時と場合によっては、御霊さん、消滅させることもある。人間じゃなくなっちゃった場合はしょうがない。古い怨霊の中にはそういうのもいる。
「まぁ良い---。」
血筋だからねぇ---。
神主と僧侶のMIX だけどね。代々で古いのは神主---て言うより、古代の巫系。国家神道じゃない系統。ま、いいけど---。
「仕事じゃ。」
ふ----と見ると、痛そうな人。勿論、現代人じゃない。
鎧着てガシャガシャさせて、重そう。致命傷は---あぁ、袈裟懸けに切られて、槍刺されてるね。
ちゃんと、自分の首持ってきてるね。
はい、首斬られてます。が、だいたい存命中に斬られても、ほとんど死にかけた状態だから、痛みは身体のほうが大きい。
んじゃま、仕事しますか。首、乗せてね。
斬られた部分に合わせて、頭を身体に乗せる。まず、骨、接合。腱、リンパ、大動脈、大静脈、筋肉、皮膚---と内側から順番に接合。で、エネルギー流して、終了。
後は、身体の傷も、同じく接合。
はい、おしまい。所要時間、約20分。
「ようやった。」
ありがと、おっさん。
もっとも、やってんのは基本、私じゃないけどね。先祖さま。神主から医者に転職して、ほぼ一千年からの先祖おるからね。
霊体の治療に医師免許いらんしな。
「要るぞ。」
あれ?要るの?
「血統と霊統がいる。」
つまり、誰でも出来るわけじゃなくて、DNA とかに医療行為のデータベースがないと出来ない---てことか。

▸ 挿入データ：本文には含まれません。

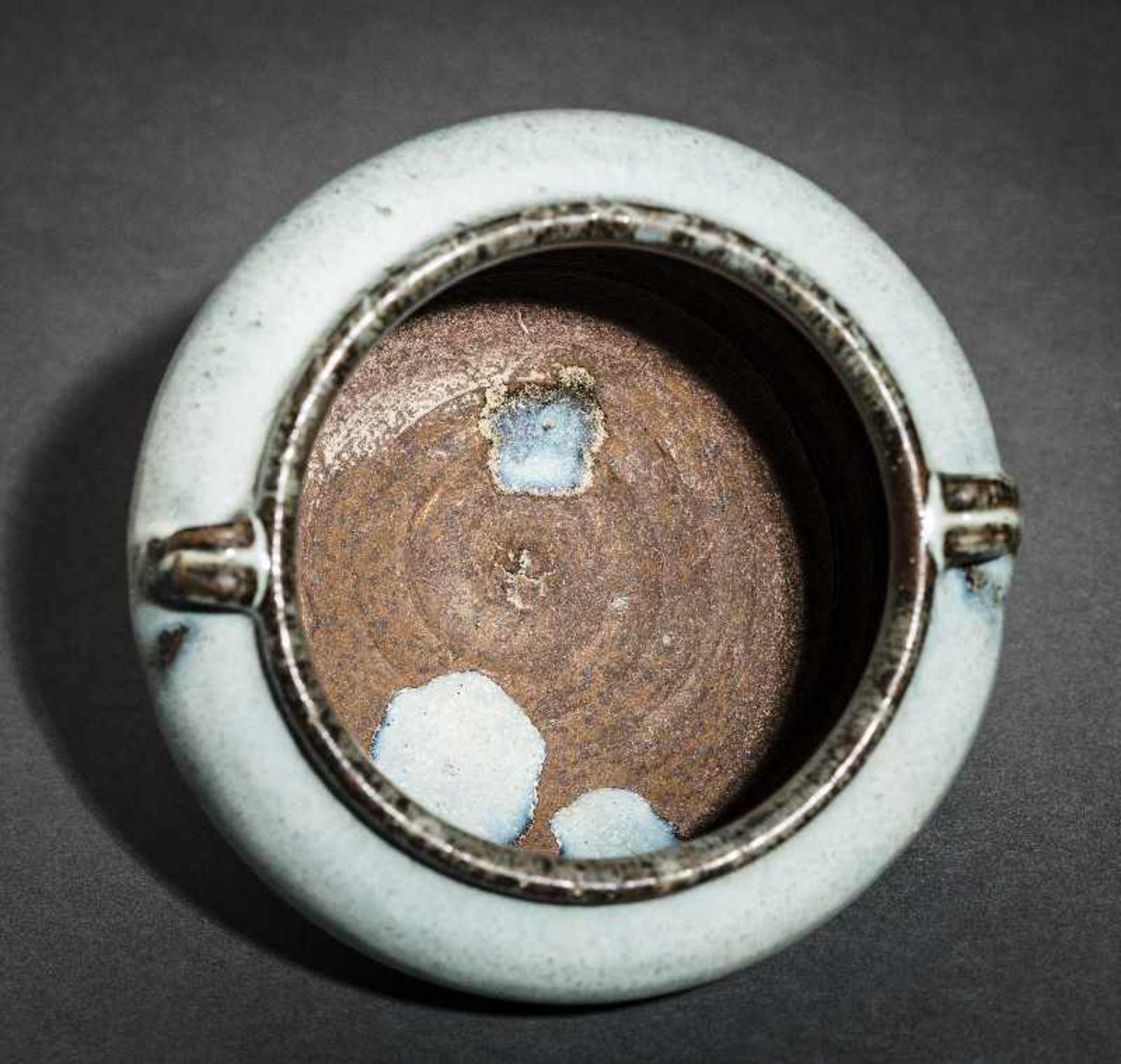 SCHULTERTOPF JUNYAO Glasierte Keramik. China, Yuan bis Ming, ca. 14. bis 15. Jh. Sehr - Image 8 of 8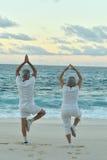 Ältere Paare, die das Yogatrainieren tun Stockbilder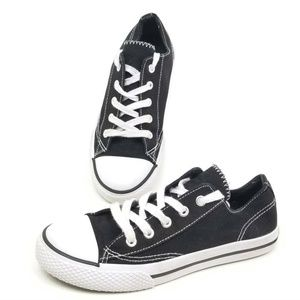 Airwalk Boys 3.5 Legacee Black White Sneakers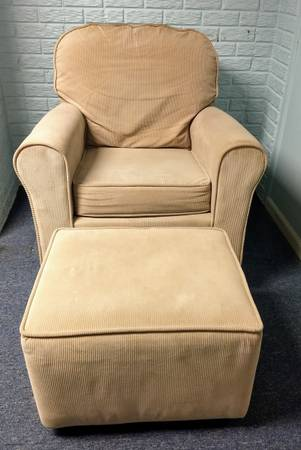 Photo Super comfortable glider with ottoman - $40 (Linden)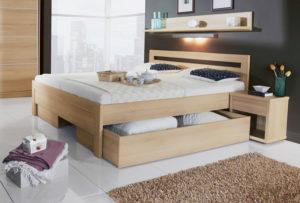 Кровать с выкатным ящиком для белья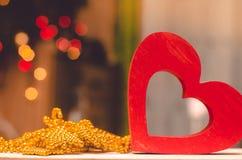 Jour de valentines, coeur en bois rouge Photographie stock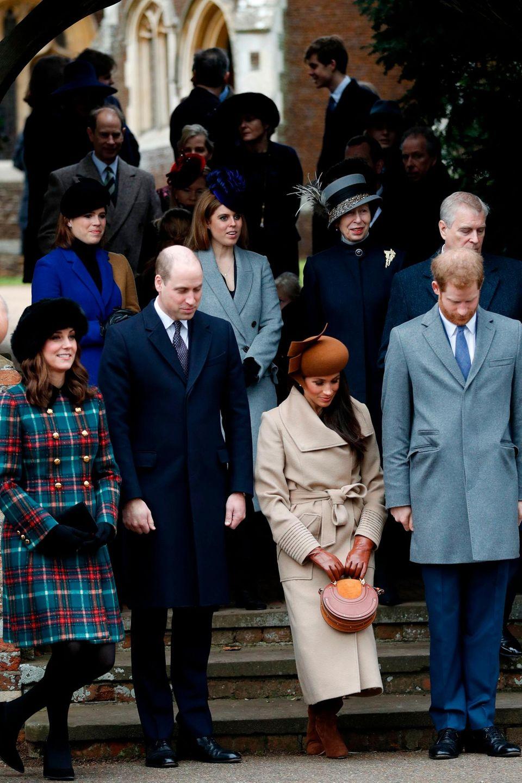 Wenn die Queen kommt, stehen die anderen Mitglieder der britischen Königsfamilie Spalier - so wie hier, beim Besuch des Gottesdienstes in Sandringham am 25. Dezember 2017. Während die Herzoginnen tief in die Knie gehen, beugen die Prinzen respektvoll ihren Kopf. Dass die zweite Reihe nichts dergleichen tut, mag daran liegen, dass sie der Queen an diesem Tag bereits begegnet sind und ihr die Ehre schon erwiesen haben.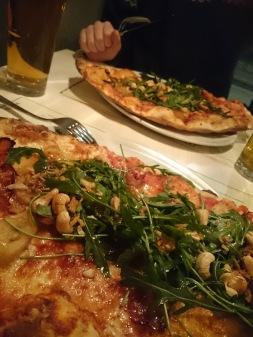 Pizza med (hold deg fast) banan og bacon! Helt fantastisk! På Skiffer.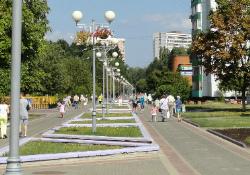 Сиреневый бульвар в Троицке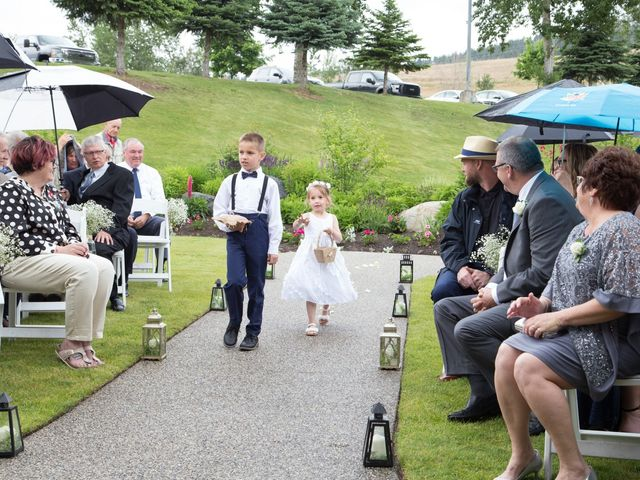 Nick and Stephanie's wedding in Kelowna, British Columbia 9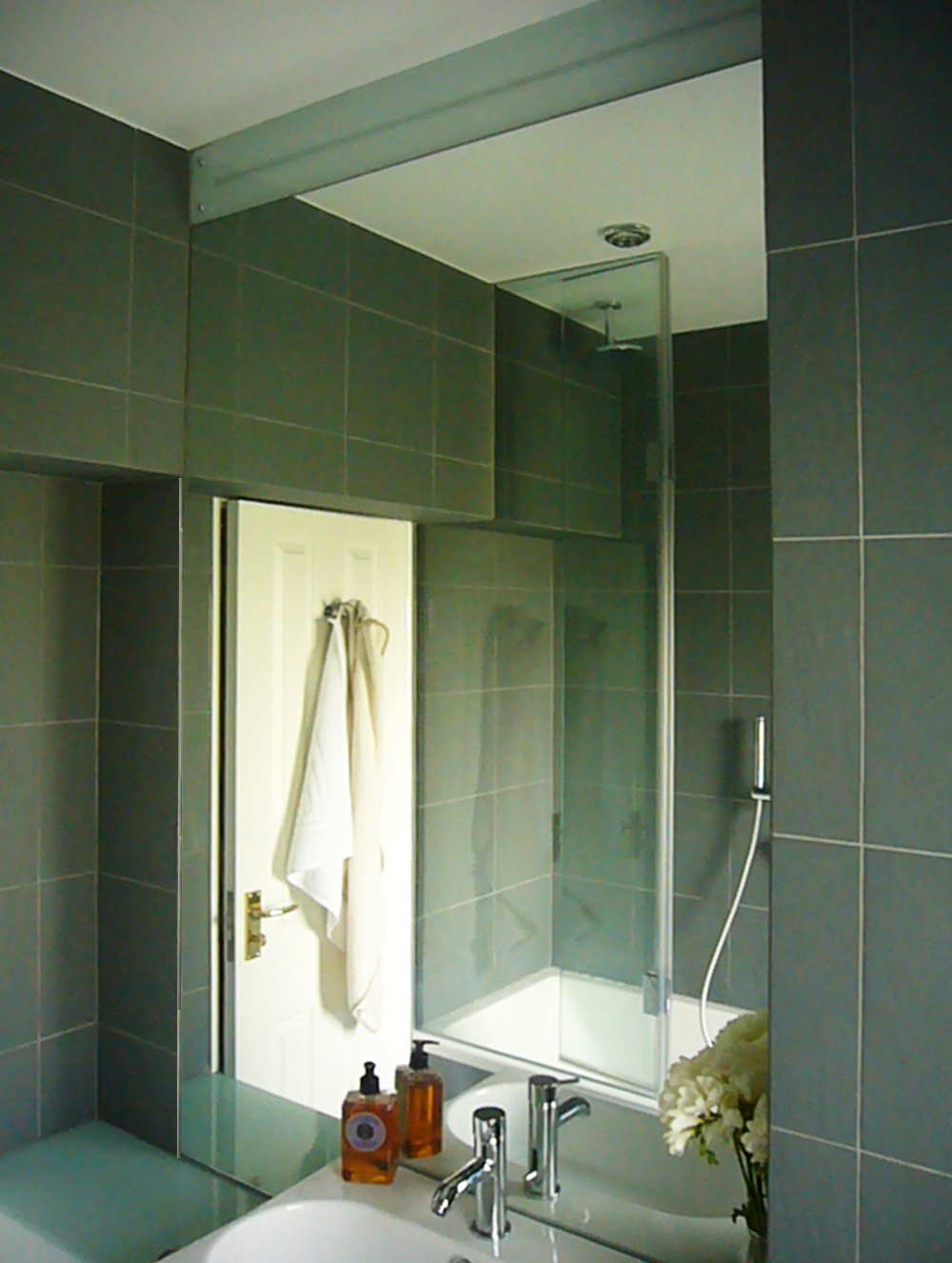 Pocket bathrooms projects ape architecture design ltd for Bathroom design ltd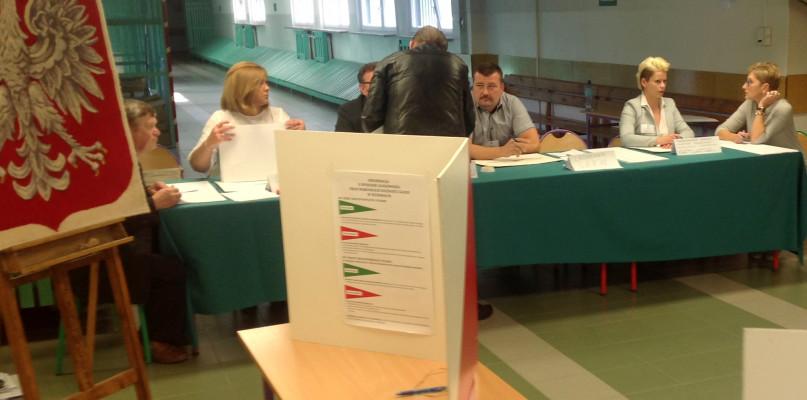Wybory. Frekwencja aż 40 proc. w komisji na Międzytorzu - Zdjęcie główne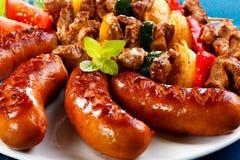 Carne y salchichas asadas a la parilla Foto de archivo libre de regalías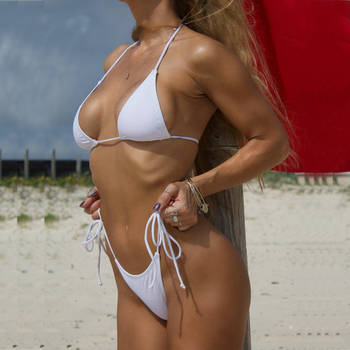 6f1bde73d73 Blanco sólido clásico Bikini Tanga de las mujeres trajes de baño verano  playa String Bikinis Sexy mujer traje de baño Multi Color traje de baño 1667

早い話、先祖さまが、私の身体を通して治療するわけだから、ま、そういう稼業の人がバックグラウンドにいないと出来ない。
ある意味、当たり前。
『かたじけない。』
と霊体さん。一人で帰れる?
霊体さん、ん~と悩む。
「近所じゃから、連れていっておやり。」
おっさん、気軽に言うな。重いんだから。
鎧も着てるし、総重量何キロよ!
ま、少し滞在して、軽くなってから行こうね。
で、お経のCD を流しすこと一週間。
勿論、お香も焚いて、お水もあげて---。
『酒は---。』
ありません。ダメです。成仏してからね。
てな行程を経て、隣のとなりの街まで、友達とドライブがてら、お務めしていたお城の辺りをぐるり回るうちに離れた。
どういう仕組みか解らんけど、道を思い出したのね~。さいなら。もぅ来んなよ。
ま、地元の方は楽と言えば楽よね~。
意識辿れば、だいたいの場所わかるしな。
敢えて名前訊かなくて済む。
これが実は大変なんよね。
面倒な遠距離の方の話は、また後日。
も、寝る。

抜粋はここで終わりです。